What happens after you pass?

Once we are no longer here, we can’t tell people what our contingency plan would have been.    For example, if you pass at age 65 your spouse may remarry.  What would happen if you leave all of your money to your spouse and then they pass before their second spouse does?  Would that potentially mean your children inherits nothing?  It certainly can play out that way.   The surviving spouse could leave all of their assets (including yours) to their children, cutting yours out.

Effective strategies exist to avoid this from happening and you want to make sure you talk with your favorite estate planning attorney to protect your family accordingly.

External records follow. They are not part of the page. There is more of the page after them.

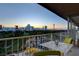 Balcony with seating and expansive views of the city skyline at 3111 Bel Air Dr # 12C, Las Vegas, NV 89109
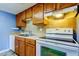 View of kitchen with wood cabinets, backsplash, range, and dishwasher at 136 Sycamore Ln # C, Oldsmar, FL 34677
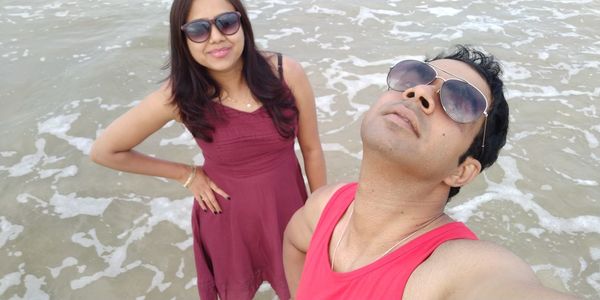 Portrait of couple in sunglasses at beach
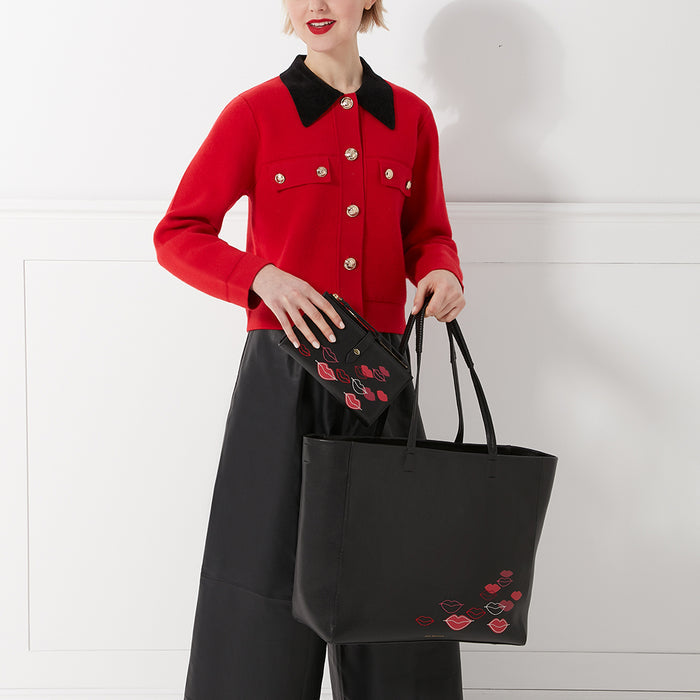 A woman in a red cardigan holds a black tote bag and a smaller black wallet, both decorated with red and pink lips. The background is white.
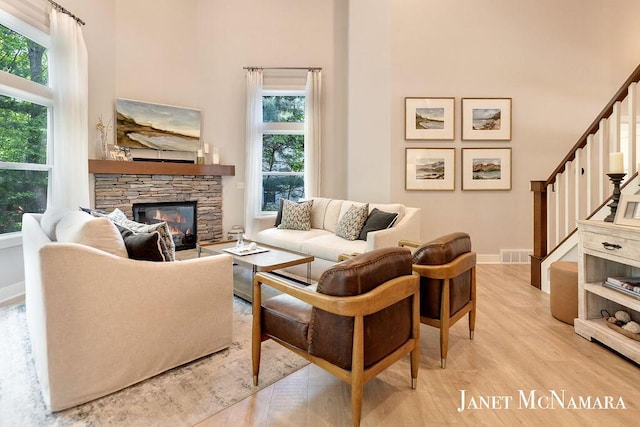 2078 Chippewa Dr Unit 25, Holland, MI 49424 - living area with a towering ceiling, light wood finished floors, a fireplace, plenty of natural light, and stairs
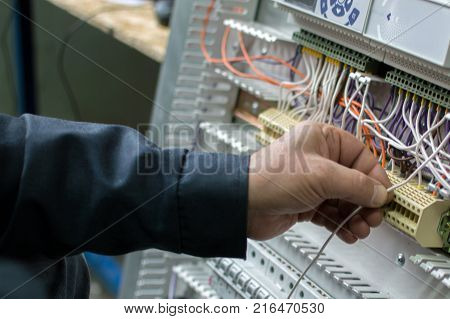 Electrician Assembling Industrial Hvac Control Cubicle In Workshop. Close-up Photo.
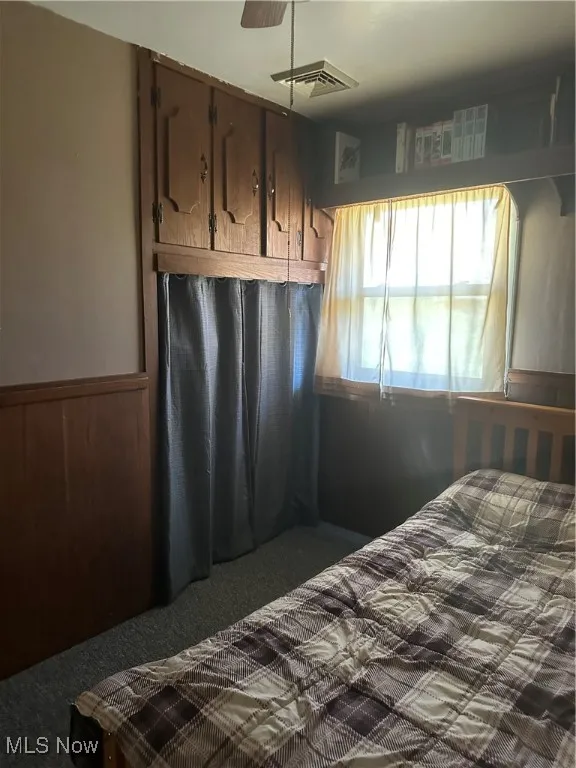 Bedroom featuring a wainscoted wall and visible vents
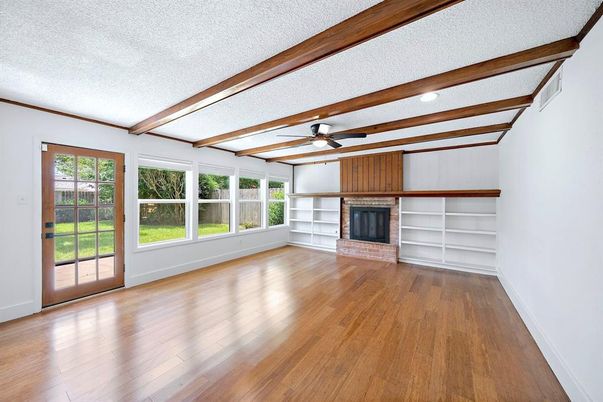 Empty room, Fireplace, Interior, Recessed Lighting, Wooden Beams, Wood Texture Flooring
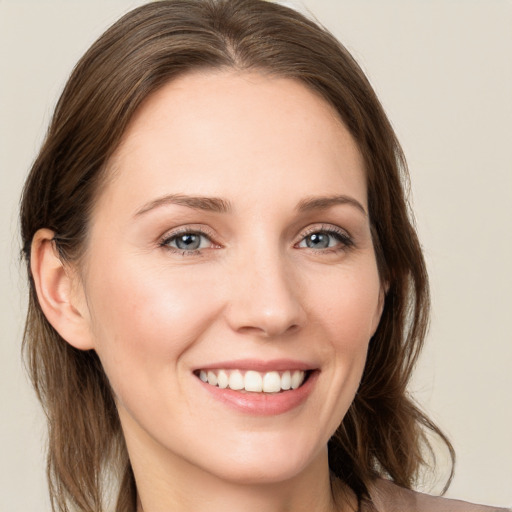 Joyful white young-adult female with long  brown hair and grey eyes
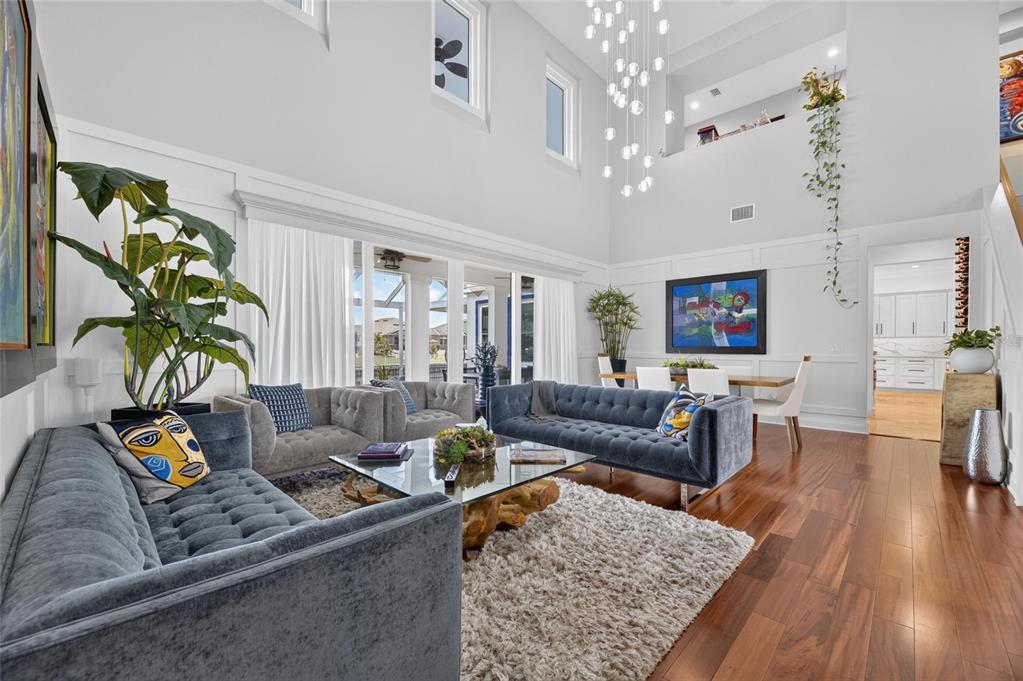 Great room with hardwood floors and canal views at 713 Islebay Drive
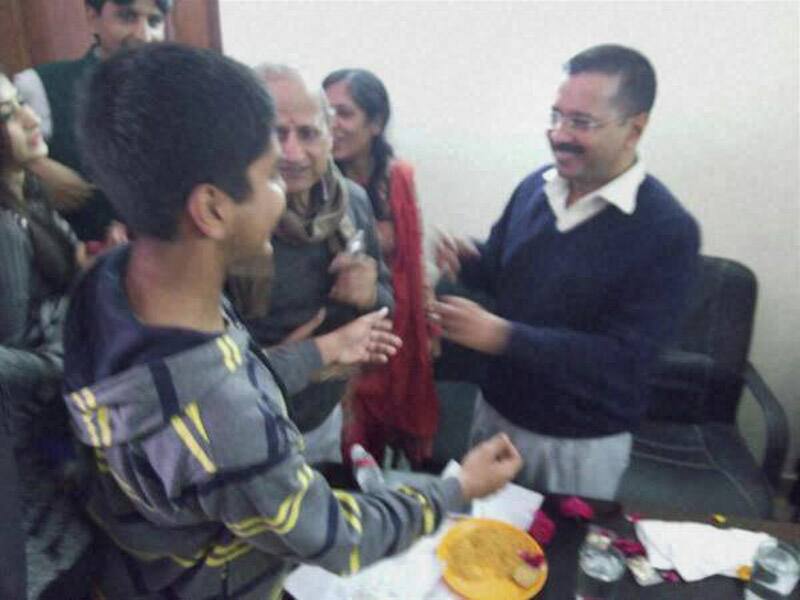 AAP convener Arvind Kejriwal celebrates with his family members after the early counting trends showed the partys win in the Assembly polls, at his residence in Kaushambi.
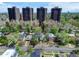 Aerial view of a neighborhood, apartment towers, and city skyline at 458 S Downing St, Denver, CO 80209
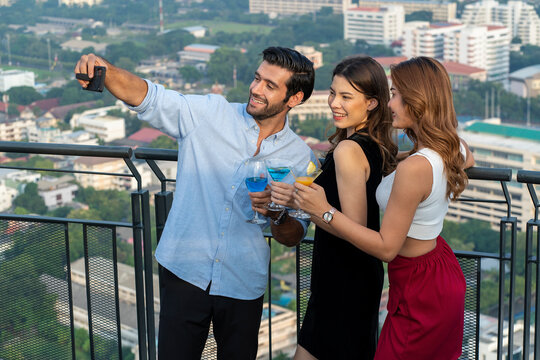 International group of male and female friends holding a smartphone selfie with a girl friend holding a glass of cocktails, party and restaurant on the roof of the building.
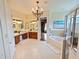 Bright main bathroom with double vanity, soaking tub, and glass enclosed shower at 5615 Oxford Moor Blvd, Windermere, FL 34786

Planning for the Unexpected: Safeguarding Grandchildren's Inheritance

What happens if you go to a sporting event with your daughter and on the way home you are in a tragic accident and neither of you survive.  If your will states that your assets are to be divided up between your children, then you now have 2 children who survive you as opposed to 3.  You may have just disinherited your grandchildren, because now 50% of your estate might go to each of your children that are alive.  A simple language change in your will can make sure that your daughter’s family gets 1/3 of the estate in this situation rather than her family receiving nothing.

Tax Cost

Of course, I would be remiss not to point out the benefits of reducing your taxes through comprehensive planning.  I don’t know anyone that wants to leave a financial gift to the IRS.  There are a number of tax strategies that will allow you to keep more of your money and give less to Uncle Sam.

Gifting is an important strategy that many overlook.  When I was going for my Masters in Tax, one of my professors did estate planning for high-net-worth individuals and she found that the most frustrating thing was people’s unwillingness to distribute their estate to their children and grandchildren for fear of needing the money.  The thought of borrowing money from those who they wanted to give their money to was too hard to swallow.  As a result, they gave more of their money to the government.  You can gift up to $18,000 to every individual you know and there are strategies to distribute more as needed. If you have 3 married children and 6 grandchildren you have 12 family members you can give money to each year.  That’s $216,000 per year you can give away tax free.  Do that for 10 years and see how much you can get out of your estate!

Consider your tax bracket compared to your heirs'. You might be in a lower tax bracket than your working children. Taking calculated withdrawals from your retirement accounts, with the guidance of a financial advisor, could be advantageous. For example, strategically converting some traditional IRA funds to a Roth IRA before retirement can provide tax-free withdrawals for your heirs in the future. Consulting a financial advisor can help you develop personalized strategies to minimize taxes on your estate and maximize the amount your heirs ultimately receive.

Beyond the Basics

Additional Considerations:

  • Digital Assets: With the rise of digital assets like cryptocurrency and online accounts, ensure your plan addresses how these will be managed and transferred to your heirs.
  • Business Succession: If you own a business, consider incorporating a succession plan to ensure a smooth transition after your passing.
  • Special Needs Considerations: If you have a loved one with special needs, a special needs trust can be established to ensure their continued care without jeopardizing their eligibility for government benefits.

By taking a thoughtful and comprehensive approach to inheritance planning, you can create a lasting legacy that supports your loved ones' financial well-being for years to come.